Um caminhão Scânia de cinco eixos manobra numa rua calma, fora da área isolada pela policia, mas próximo o suficiente do perímetro vigiado pelas forças de segurança. O motorista vasculha a região com uma câmera de trezentos e sessenta graus, instalada no teto do baú, sem sair da cabine e através de um monitor.
Pelo fone acoplado na orelha, recebe e transmite informações.
-Tá tudo limpo. Posicionado em cima da “estação”. "Tá ligado"?
Ele aguarda o retorno, que não demora:
-Ok! Vamos iniciar o procedimento. Engate o motor.
-Ok!
O motorista movimenta uma alavanca e aciona uns botões no painel. O motor possante do caminhão responde com um ronco característico de ter subitamente se acelerado, para logo em seguida girar quase sem ruído.

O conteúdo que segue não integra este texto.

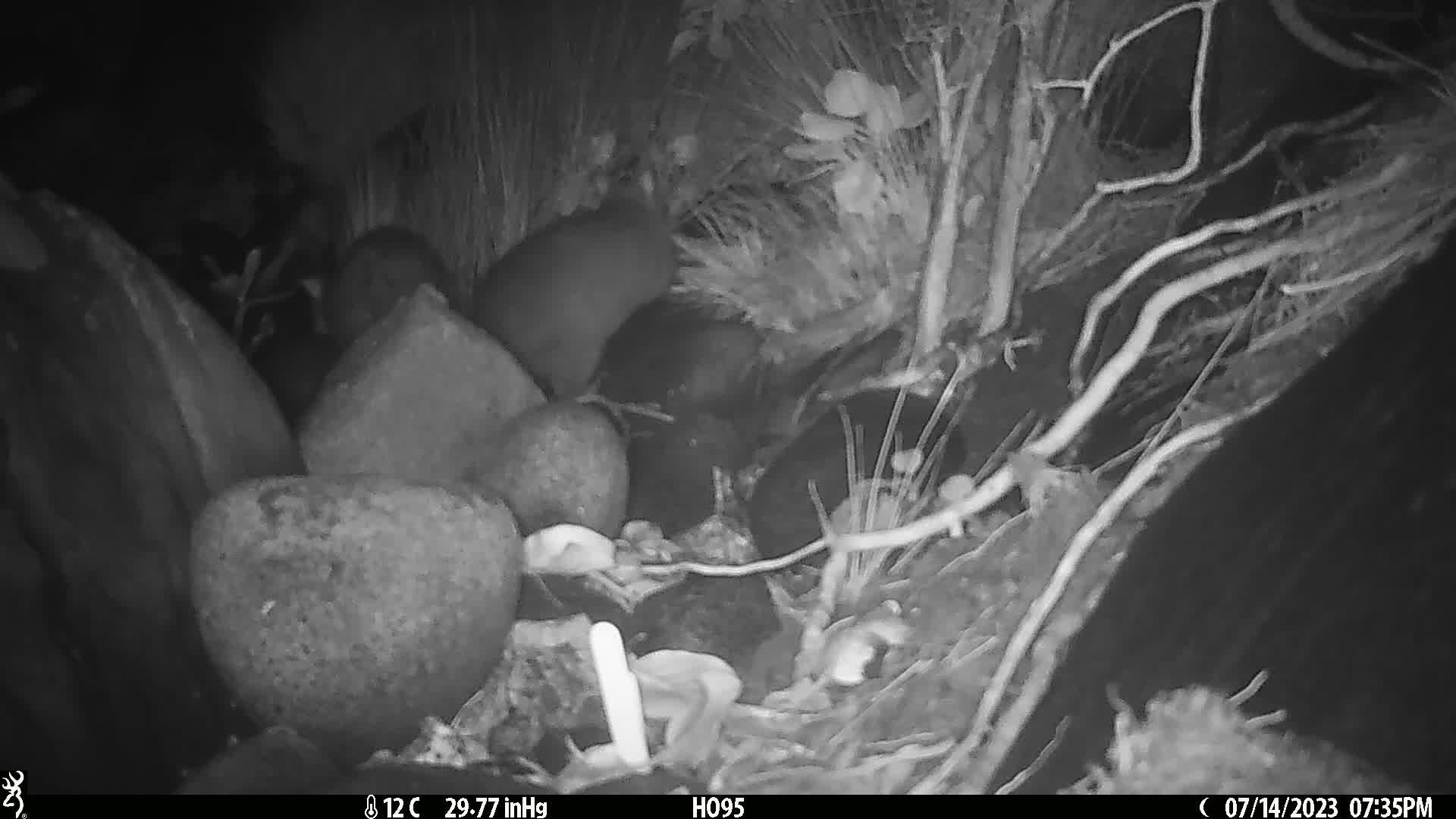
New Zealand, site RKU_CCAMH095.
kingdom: Animalia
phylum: Chordata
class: Mammalia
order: Diprotodontia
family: Phalangeridae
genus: Trichosurus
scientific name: Trichosurus vulpecula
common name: common brushtail possum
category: possum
Possum (common brushtail possum) (Trichosurus vulpecula).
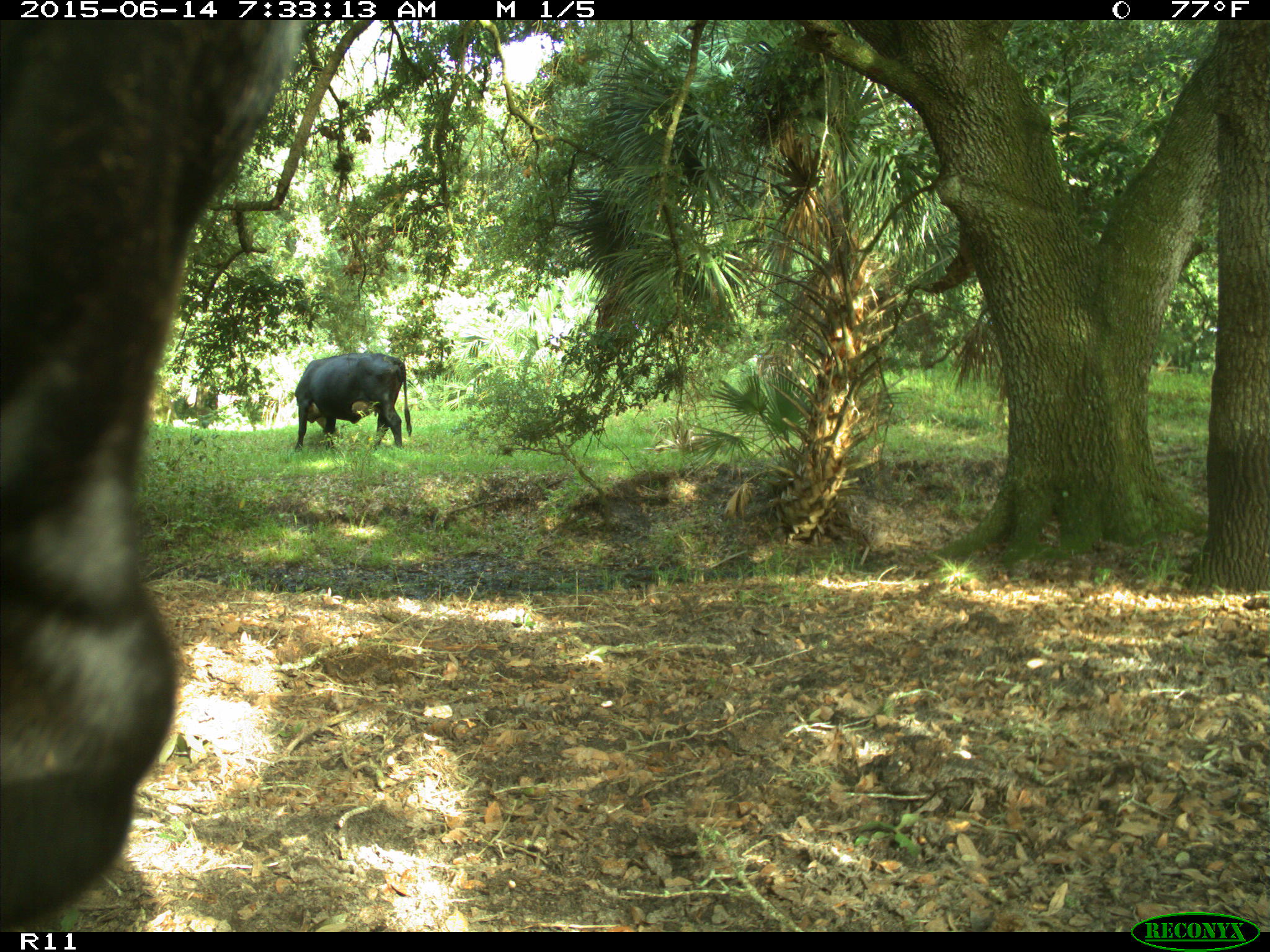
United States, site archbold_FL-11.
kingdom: Animalia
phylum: Chordata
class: Mammalia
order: Artiodactyla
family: Bovidae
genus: Bos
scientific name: Bos taurus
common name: domestic cow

Dentro do baú da carroceria, fechados dentro do caminhão, silhuetas se movem.
Um conjunto de monitores e computadores brilham.
Um alçapão é aberto no assoalho do chassi do veiculo. Homens movimentam outra pesada tampa de ferro que se encontra logo abaixo do caminhão.
-Posicionem logo que vamos iniciar a viagem.
Ordenou um dos homens envolvidos na operação.
-Manda ver-falou outro deles.
Imediatamente a “coisa” se põe em movimento. Tudo o que ela “vê” e “sente” é diretamente transmitido para uma Sala de Controle, localizada num pavilhão discreto em algum ponto do bairro Humaitá, na zona norte da cidade.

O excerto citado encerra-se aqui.